Table1 shows a summary of the identified SNPs. Among all CTCF ChIP samples, the total number of SNPs discovered was proportional to the number of aligned reads, with an average of about 150,000 SNPs per individual. Since different transcription factors have different binding properties, the same number of reads may lead to different genome coverage. For example, RNAPII ChIP-seq in GM12878 had more aligned reads than H3K4me3 ChIP-seq, but the fraction of the genome covered by more than 5 reads in RNAPII ChIP-seq (0.55%) was less than that in H3K4me3 ChIP-seq.
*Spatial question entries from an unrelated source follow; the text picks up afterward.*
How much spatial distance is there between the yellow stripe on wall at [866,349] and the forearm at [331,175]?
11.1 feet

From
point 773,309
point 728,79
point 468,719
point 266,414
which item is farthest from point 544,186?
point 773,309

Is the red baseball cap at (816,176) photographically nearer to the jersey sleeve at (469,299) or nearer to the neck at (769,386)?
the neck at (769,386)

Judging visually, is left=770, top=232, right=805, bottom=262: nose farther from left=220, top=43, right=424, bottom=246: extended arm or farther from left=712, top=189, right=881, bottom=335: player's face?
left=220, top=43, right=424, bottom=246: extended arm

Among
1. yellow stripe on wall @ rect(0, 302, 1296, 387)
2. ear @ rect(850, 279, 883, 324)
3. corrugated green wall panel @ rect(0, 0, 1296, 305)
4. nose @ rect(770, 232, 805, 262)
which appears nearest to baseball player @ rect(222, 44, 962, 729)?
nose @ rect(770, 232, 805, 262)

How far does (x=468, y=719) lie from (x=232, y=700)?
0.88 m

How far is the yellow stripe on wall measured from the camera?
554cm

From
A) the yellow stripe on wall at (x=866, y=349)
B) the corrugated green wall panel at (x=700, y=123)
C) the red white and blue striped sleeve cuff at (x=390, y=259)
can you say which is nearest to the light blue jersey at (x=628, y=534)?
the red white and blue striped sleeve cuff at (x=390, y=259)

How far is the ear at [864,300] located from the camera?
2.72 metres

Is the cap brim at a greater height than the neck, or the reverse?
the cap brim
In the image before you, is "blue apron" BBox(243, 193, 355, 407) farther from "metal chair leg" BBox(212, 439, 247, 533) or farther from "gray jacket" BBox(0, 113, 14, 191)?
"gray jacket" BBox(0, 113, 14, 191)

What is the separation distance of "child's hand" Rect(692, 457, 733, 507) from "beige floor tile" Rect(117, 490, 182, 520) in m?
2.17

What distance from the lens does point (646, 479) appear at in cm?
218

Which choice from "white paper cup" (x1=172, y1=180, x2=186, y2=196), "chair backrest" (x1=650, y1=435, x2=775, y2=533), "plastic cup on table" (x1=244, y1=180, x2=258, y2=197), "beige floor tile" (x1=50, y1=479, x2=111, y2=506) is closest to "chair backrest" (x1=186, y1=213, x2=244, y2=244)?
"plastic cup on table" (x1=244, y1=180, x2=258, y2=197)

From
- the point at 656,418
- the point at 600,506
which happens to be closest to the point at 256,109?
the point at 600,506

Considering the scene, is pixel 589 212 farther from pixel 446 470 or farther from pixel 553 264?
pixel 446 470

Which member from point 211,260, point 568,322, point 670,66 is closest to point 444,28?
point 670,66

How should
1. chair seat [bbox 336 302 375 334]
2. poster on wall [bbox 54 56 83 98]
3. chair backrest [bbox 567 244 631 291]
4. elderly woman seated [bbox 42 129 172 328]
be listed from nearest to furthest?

As a result, more SNPs were discovered in H3K4me3 ChIP-seq than in RNAPII. The transition to transversion ratio (Ti/Tv) for de novo identified SNPs was around 2.1, close to what is estimated in mammals [19,24].
In the pilot phase of the 1000 Genomes Project, two trios with both parents and a child (CEU and YRI) were sequenced to an average depth of 42X coverage, and complete genotype information for these six individuals was published . To test whether the SNPs we discovered from our ChIP-seq data from these samples were in agreement with the published genotypes, we performed overlap analysis between SNPs discovered from CTCF ChIP-seq and those published by the 1000 Genomes Project (Pilot 2 SNPs, July, 2010 release).
More than 90% of the SNPs we identified de novo using CTCF ChIP-seq data in the previously resequenced cell lines overlapped Pilot 2 SNP calls. Because DNA recovered after ChIP represents only a small portion of the genome, we discovered only 3-7% of all Pilot 2 SNPs. However, if we considered only Pilot 2 SNPs within regions where we had at least 5X coverage in the CTCF ChIP, more than 70% of such Pilot 2 SNPs were recovered in our discovery (Table2). Furthermore, the percent recovery of Pilot 2 SNPs in ChIP-ed regions correlated well with the proportion of the genome covered in ChIP-ed regions (Additional file 1: Figure S2). SNPs we discovered from ChIPseq datasets for RNAPII and H3K4me3 in GM12878 also showed the same high overlap with Pilot 2 SNPs in this cell line (Table2).
To independently verify SNPs found in ChIP-seq data, we carried out Sanger sequencing of genomic DNA at several randomly selected loci. We examined a total of 133 sites across 8 cell lines. All tested sites except for six were confirmed to be correctly identified SNPs, suggesting a 5% error rate for our ChIP-seq genotypes (Table2, Additional file 1: Figure S3). However, 2 of these 6 discrepancies were cases where the genotype called by ChIP-seq matched the 1000 Genomes genotype, and in the remaining cases, either the alleles identified by ChIP-seq matched the alleles known to occur at that location, or the discrepancy could be explained by low sequencing coverage by ChIP-seq, suggesting that our error rate is in fact lower (Additional file 1: Table S1).
The overlap between ChIP and Pilot 2 SNPs described above consider a SNP as overlapping between the two sets when their location and the called alt allele was the same. If we required an exact genotype match between the two sets, the percent overlap was somewhat lower (Additional file 1: Figure S4A). ChIP SNPs had a lower heterozygosity rate than Pilot 2 SNPs, suggesting that some heterozygous SNPs had insufficient read coverage and therefore were called homozygous (Additional file 1: Figure S4B). If we filtered out SNPs with low read coverage, the heterozygosity rate of ChIP SNPs was similar to that of Pilot 2 SNPs, and the exact genotype overlap between ChIP SNPs and Pilot 2 SNPs was also restored to about 90% (Additional file 1: Figure S4C). We were also able to identify small indels from ChIP-seq data and the majority of these indels also overlapped with those called by the 1000 Genomes Project (Additional file 1: Table S2).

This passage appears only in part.